RECORD EXCERPTS -
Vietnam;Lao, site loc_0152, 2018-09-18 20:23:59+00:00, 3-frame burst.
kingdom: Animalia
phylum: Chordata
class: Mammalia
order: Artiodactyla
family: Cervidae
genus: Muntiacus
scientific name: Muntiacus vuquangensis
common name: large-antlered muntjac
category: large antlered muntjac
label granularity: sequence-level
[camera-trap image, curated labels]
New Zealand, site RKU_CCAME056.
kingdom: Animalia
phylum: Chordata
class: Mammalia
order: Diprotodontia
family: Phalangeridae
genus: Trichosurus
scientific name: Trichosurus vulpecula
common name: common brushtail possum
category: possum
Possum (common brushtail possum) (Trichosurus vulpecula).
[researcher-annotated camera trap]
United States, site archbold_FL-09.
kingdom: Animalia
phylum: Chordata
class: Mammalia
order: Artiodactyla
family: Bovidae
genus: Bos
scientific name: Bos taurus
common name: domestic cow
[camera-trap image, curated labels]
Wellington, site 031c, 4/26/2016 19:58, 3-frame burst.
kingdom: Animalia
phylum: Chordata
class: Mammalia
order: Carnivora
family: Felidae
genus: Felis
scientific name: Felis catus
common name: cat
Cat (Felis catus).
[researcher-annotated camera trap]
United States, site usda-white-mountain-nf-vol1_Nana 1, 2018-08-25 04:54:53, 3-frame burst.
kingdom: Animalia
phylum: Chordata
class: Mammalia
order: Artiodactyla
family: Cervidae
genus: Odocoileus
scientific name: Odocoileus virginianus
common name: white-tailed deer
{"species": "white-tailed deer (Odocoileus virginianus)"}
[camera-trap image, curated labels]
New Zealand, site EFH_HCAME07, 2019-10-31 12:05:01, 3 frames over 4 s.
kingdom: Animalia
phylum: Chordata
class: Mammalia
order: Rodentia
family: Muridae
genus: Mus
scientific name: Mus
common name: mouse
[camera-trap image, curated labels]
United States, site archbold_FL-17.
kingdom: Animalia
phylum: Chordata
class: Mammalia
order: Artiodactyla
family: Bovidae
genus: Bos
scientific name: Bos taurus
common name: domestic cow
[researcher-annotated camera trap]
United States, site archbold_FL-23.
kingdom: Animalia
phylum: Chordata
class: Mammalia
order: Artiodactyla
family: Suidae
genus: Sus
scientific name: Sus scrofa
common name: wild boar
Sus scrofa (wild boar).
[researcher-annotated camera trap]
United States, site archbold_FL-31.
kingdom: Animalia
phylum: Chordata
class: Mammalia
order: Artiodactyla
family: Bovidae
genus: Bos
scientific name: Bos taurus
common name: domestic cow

PROMPT - This exercise calls for repeating every line of the data exactly.

ANSWER -
Vietnam;Lao, site loc_0152, 2018-09-18 20:23:59+00:00, 3-frame burst.
kingdom: Animalia
phylum: Chordata
class: Mammalia
order: Artiodactyla
family: Cervidae
genus: Muntiacus
scientific name: Muntiacus vuquangensis
common name: large-antlered muntjac
category: large antlered muntjac
label granularity: sequence-level
[camera-trap image, curated labels]
New Zealand, site RKU_CCAME056.
kingdom: Animalia
phylum: Chordata
class: Mammalia
order: Diprotodontia
family: Phalangeridae
genus: Trichosurus
scientific name: Trichosurus vulpecula
common name: common brushtail possum
category: possum
Possum (common brushtail possum) (Trichosurus vulpecula).
[researcher-annotated camera trap]
United States, site archbold_FL-09.
kingdom: Animalia
phylum: Chordata
class: Mammalia
order: Artiodactyla
family: Bovidae
genus: Bos
scientific name: Bos taurus
common name: domestic cow
[camera-trap image, curated labels]
Wellington, site 031c, 4/26/2016 19:58, 3-frame burst.
kingdom: Animalia
phylum: Chordata
class: Mammalia
order: Carnivora
family: Felidae
genus: Felis
scientific name: Felis catus
common name: cat
Cat (Felis catus).
[researcher-annotated camera trap]
United States, site usda-white-mountain-nf-vol1_Nana 1, 2018-08-25 04:54:53, 3-frame burst.
kingdom: Animalia
phylum: Chordata
class: Mammalia
order: Artiodactyla
family: Cervidae
genus: Odocoileus
scientific name: Odocoileus virginianus
common name: white-tailed deer
{"species": "white-tailed deer (Odocoileus virginianus)"}
[camera-trap image, curated labels]
New Zealand, site EFH_HCAME07, 2019-10-31 12:05:01, 3 frames over 4 s.
kingdom: Animalia
phylum: Chordata
class: Mammalia
order: Rodentia
family: Muridae
genus: Mus
scientific name: Mus
common name: mouse
[camera-trap image, curated labels]
United States, site archbold_FL-17.
kingdom: Animalia
phylum: Chordata
class: Mammalia
order: Artiodactyla
family: Bovidae
genus: Bos
scientific name: Bos taurus
common name: domestic cow
[researcher-annotated camera trap]
United States, site archbold_FL-23.
kingdom: Animalia
phylum: Chordata
class: Mammalia
order: Artiodactyla
family: Suidae
genus: Sus
scientific name: Sus scrofa
common name: wild boar
Sus scrofa (wild boar).
[researcher-annotated camera trap]
United States, site archbold_FL-31.
kingdom: Animalia
phylum: Chordata
class: Mammalia
order: Artiodactyla
family: Bovidae
genus: Bos
scientific name: Bos taurus
common name: domestic cow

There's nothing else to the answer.